* [Objetivo 1]:
Diga se cada afirmação concorda com o trecho sobre a programação do Sesc, respondendo sim ou não e citando as palavras decisivas do trecho: (a) o seminário foi realizado na unidade Santo Amaro em 10 de junho; (b) Samparkour foi exibido nos dias 4 e 5; (c) o parkour surgiu no Brasil.

* [Trecho do documento]:
Tempo de conscientização
Com realização do Fórum do Idoso de Santo Amaro, em parceria com o Sesc São Paulo e a Subprefeitura da região, a unidade Santo Amaro sediou, no dia 10 de junho, o I Seminário Regional dos Fóruns da Região Sul: Os Idosos em Tempos de Mudanças. O objetivo do encontro foi debater políticas públicas de atenção ao grupo formado pela terceira idade.


Histórias breves
Durante o mês de junho, o CineSesc exibiu uma série de curtas-metragens no projeto Crônicas de São Paulo. Entre os títulos, São Paulo Além das Horas, nos dias 4 e 5, de Eliane Coster, documentário que trata da opinião de um tradicional relojoeiro, Augusto Fiorelli, sobre a ação do tempo na cidade; e Samparkour, dias 6 e 8, que acompanha as “peripécias” de um atleta de parkour – atividade surgida na França e que consiste em driblar os obstáculos da cidade (canteiros, muros etc.) usando apenas o próprio corpo – por diversos prédios-símbolos da capital, como o Edifício Copan e o Museu de Arte de São Paulo (Masp).

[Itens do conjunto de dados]
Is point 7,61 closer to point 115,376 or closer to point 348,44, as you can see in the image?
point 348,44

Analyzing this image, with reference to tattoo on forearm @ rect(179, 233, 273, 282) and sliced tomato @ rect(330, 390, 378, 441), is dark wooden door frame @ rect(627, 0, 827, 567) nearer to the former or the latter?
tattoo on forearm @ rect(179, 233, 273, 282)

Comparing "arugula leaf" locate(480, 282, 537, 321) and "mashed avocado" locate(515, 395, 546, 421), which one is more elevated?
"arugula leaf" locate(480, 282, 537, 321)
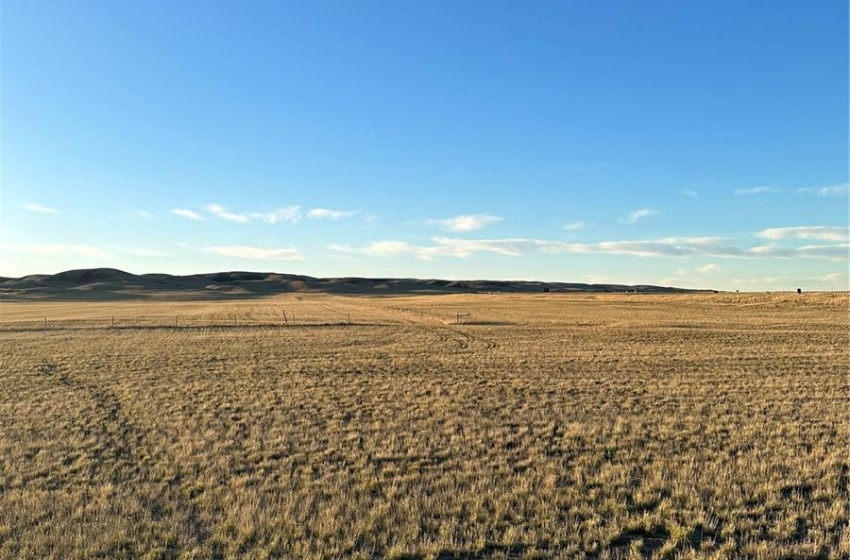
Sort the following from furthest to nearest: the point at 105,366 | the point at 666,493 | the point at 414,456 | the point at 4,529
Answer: the point at 105,366, the point at 414,456, the point at 666,493, the point at 4,529

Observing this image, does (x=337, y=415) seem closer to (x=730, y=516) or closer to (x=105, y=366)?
(x=730, y=516)

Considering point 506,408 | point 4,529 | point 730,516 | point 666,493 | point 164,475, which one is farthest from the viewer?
point 506,408

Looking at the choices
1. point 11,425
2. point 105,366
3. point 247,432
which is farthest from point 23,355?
point 247,432

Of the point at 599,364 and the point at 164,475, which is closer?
the point at 164,475

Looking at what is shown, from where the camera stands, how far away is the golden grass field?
729 centimetres

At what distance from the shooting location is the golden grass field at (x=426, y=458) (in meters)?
7.29

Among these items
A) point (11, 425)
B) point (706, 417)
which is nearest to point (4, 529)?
point (11, 425)

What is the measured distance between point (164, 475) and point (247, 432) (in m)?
3.06

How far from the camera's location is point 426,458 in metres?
10.7

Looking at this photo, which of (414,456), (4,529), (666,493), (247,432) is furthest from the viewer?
(247,432)

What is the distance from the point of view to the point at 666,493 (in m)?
8.84

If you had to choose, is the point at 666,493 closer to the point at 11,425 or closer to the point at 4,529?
the point at 4,529

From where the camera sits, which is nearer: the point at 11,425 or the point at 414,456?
the point at 414,456

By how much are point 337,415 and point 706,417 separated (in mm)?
9114
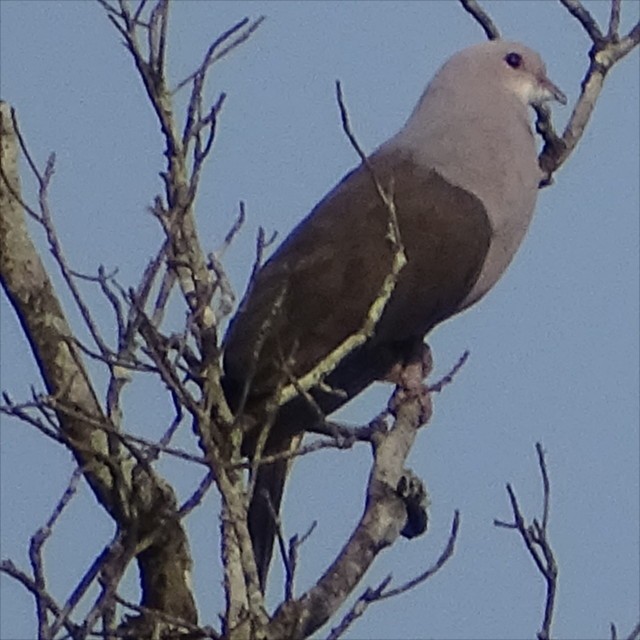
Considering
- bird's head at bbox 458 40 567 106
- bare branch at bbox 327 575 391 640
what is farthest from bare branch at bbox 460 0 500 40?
bare branch at bbox 327 575 391 640

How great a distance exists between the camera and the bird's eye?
682cm

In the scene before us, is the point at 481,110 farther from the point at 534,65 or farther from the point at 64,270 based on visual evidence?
the point at 64,270

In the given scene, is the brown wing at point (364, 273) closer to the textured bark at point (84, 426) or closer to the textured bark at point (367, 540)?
the textured bark at point (367, 540)

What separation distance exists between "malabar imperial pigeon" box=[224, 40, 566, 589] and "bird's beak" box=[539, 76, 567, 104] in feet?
0.62

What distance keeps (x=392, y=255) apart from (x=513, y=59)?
71.8 inches

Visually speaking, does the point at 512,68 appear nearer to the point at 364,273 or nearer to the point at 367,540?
the point at 364,273

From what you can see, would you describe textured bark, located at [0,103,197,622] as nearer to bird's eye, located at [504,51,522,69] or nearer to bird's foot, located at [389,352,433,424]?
bird's foot, located at [389,352,433,424]

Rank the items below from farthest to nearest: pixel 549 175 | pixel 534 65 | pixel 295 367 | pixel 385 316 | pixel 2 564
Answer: pixel 534 65, pixel 549 175, pixel 385 316, pixel 295 367, pixel 2 564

* [Objetivo 2]:
Reescreva como tabela Markdown, com as colunas Número e Linha do registro, tudo nos registros desde a linha que contém "Of the point" até a linha que contém "71.8 inches", incluindo as duas e omitindo as linhas em branco. Deixe as imagens de fora da resposta.

* [Resposta correta 1]:
(a) Sim: "a unidade Santo Amaro sediou, no dia 10 de junho"
(b) Não: "Samparkour, dias 6 e 8"
(c) Não: "atividade surgida na França"

* [Resposta correta 2]:
| Número | Linha do registro |
|---|---|
| 1 | Of the point at 599,364 and the point at 164,475, which is closer? |
| 2 | the point at 164,475 |
| 3 | Looking at what is shown, from where the camera stands, how far away is the golden grass field? |
| 4 | 729 centimetres |
| 5 | At what distance from the shooting location is the golden grass field at (x=426, y=458) (in meters)? |
| 6 | 7.29 |
| 7 | Among these items |
| 8 | A) point (11, 425) |
| 9 | B) point (706, 417) |
| 10 | which is nearest to point (4, 529)? |
| 11 | point (11, 425) |
| 12 | What is the measured distance between point (164, 475) and point (247, 432) (in m)? |
| 13 | 3.06 |
| 14 | How far from the camera's location is point 426,458 in metres? |
| 15 | 10.7 |
| 16 | Looking at this photo, which of (414,456), (4,529), (666,493), (247,432) is furthest from the viewer? |
| 17 | (247,432) |
| 18 | What is the distance from the point of view to the point at 666,493 (in m)? |
| 19 | 8.84 |
| 20 | If you had to choose, is the point at 666,493 closer to the point at 11,425 or closer to the point at 4,529? |
| 21 | the point at 4,529 |
| 22 | From where the camera sits, which is nearer: the point at 11,425 or the point at 414,456? |
| 23 | the point at 414,456 |
| 24 | By how much are point 337,415 and point 706,417 separated (in mm)? |
| 25 | 9114 |
| 26 | Considering |
| 27 | - bird's head at bbox 458 40 567 106 |
| 28 | - bare branch at bbox 327 575 391 640 |
| 29 | what is farthest from bare branch at bbox 460 0 500 40? |
| 30 | bare branch at bbox 327 575 391 640 |
| 31 | How great a distance exists between the camera and the bird's eye? |
| 32 | 682cm |
| 33 | In the scene before us, is the point at 481,110 farther from the point at 534,65 or farther from the point at 64,270 based on visual evidence? |
| 34 | the point at 64,270 |
| 35 | In the given scene, is the brown wing at point (364, 273) closer to the textured bark at point (84, 426) or closer to the textured bark at point (367, 540)? |
| 36 | the textured bark at point (367, 540) |
| 37 | What separation distance exists between "malabar imperial pigeon" box=[224, 40, 566, 589] and "bird's beak" box=[539, 76, 567, 104] in feet? |
| 38 | 0.62 |
| 39 | What distance keeps (x=392, y=255) apart from (x=513, y=59)? |
| 40 | 71.8 inches |